Mateusz Bartczak: Stracone punkty to zła wiadomość
- Każdy mecz gra się po to, żeby wygrać, ale nie zawsze to wychodzi - uważa Mateusz Bartczak. W niedzielę Cracovia przegrała 0:1 z Górnikiem Zabrze.
Defensywny pomocnik „Pasów", podobnie jak pozostali piłkarze, zdawał sobie sprawę z tego, że spotkanie w Zabrzu nie będzie łatwe. - Górnik to zespół, który gra bardzo twardo i wiedzieliśmy to już przed meczem. Zdawaliśmy sobie sprawę z tego, że będzie to walka, a nie mecz. Niestety minimalnie ją przegraliśmy - mówi.
Gdzie można doszukiwać się powodów porażki? - Nie stwarzaliśmy sobie zbyt wielu sytuacji, z kolei w obronie byliśmy niedokładni - odpowiada Bartczak.
Decydująca o końcowym wyniku akcja Górnika miała miejsce w 18. minucie, kiedy to Daniel Sikorski znalazł się w sytuacji sam na sam z Wojciechem Kaczmarkiem, minął go i posłał piłkę do pustej bramki. - Jeden błąd - nieporozumienie obrońców - zadecydował o tym, że straciliśmy bramkę i tej straty już nie mogliśmy odrobić przez cały mecz - wyjaśnia Bartczak.

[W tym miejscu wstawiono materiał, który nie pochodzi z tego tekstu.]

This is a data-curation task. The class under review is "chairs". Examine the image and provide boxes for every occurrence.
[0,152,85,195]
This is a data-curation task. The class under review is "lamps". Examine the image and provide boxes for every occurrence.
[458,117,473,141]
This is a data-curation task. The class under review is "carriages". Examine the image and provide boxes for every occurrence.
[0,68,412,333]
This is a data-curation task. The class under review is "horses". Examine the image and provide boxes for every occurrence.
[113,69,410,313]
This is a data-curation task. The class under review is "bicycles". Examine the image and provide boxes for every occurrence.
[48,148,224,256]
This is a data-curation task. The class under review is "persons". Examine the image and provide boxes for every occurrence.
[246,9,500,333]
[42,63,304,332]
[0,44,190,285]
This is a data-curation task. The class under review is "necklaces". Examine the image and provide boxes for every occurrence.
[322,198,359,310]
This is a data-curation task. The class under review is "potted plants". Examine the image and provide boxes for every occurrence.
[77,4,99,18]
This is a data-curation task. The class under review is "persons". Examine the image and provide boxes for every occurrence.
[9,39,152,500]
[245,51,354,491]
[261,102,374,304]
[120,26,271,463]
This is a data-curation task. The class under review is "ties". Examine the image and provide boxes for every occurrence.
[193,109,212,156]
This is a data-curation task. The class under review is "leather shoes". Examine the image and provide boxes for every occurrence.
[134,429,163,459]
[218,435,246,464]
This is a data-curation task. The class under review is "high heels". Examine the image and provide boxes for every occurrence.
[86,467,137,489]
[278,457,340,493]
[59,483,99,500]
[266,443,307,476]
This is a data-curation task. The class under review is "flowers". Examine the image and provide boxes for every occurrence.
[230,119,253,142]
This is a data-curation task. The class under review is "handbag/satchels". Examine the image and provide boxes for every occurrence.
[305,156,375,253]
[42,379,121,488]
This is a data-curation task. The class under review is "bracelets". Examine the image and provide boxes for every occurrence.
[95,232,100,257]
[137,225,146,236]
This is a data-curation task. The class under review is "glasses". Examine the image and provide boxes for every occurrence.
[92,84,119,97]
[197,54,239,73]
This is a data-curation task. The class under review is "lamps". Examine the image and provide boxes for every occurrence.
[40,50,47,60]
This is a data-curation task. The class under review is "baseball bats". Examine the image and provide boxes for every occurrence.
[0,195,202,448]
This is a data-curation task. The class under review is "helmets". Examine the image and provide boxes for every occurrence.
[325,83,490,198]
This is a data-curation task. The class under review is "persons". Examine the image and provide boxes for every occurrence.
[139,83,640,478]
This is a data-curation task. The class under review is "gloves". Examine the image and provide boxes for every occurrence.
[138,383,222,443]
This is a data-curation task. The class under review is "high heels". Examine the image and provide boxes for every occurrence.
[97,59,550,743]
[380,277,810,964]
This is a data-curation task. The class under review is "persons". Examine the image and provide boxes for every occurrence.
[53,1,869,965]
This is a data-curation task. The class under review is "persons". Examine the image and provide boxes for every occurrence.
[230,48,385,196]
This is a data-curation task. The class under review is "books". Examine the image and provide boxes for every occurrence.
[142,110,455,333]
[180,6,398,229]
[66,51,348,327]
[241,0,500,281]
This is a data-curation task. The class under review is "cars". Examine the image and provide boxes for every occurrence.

Podopieczni trenera Jurija Szatałowa pojechali do Zabrza po trzy punkty, ale po spotkaniu byliby zadowoleni także z jednego. - Myślę, że z przebiegu spotkania remis też by nas zadowalał. Stracone punkty to dla nas zła wiadomość - kończy pomocnik „Pasów".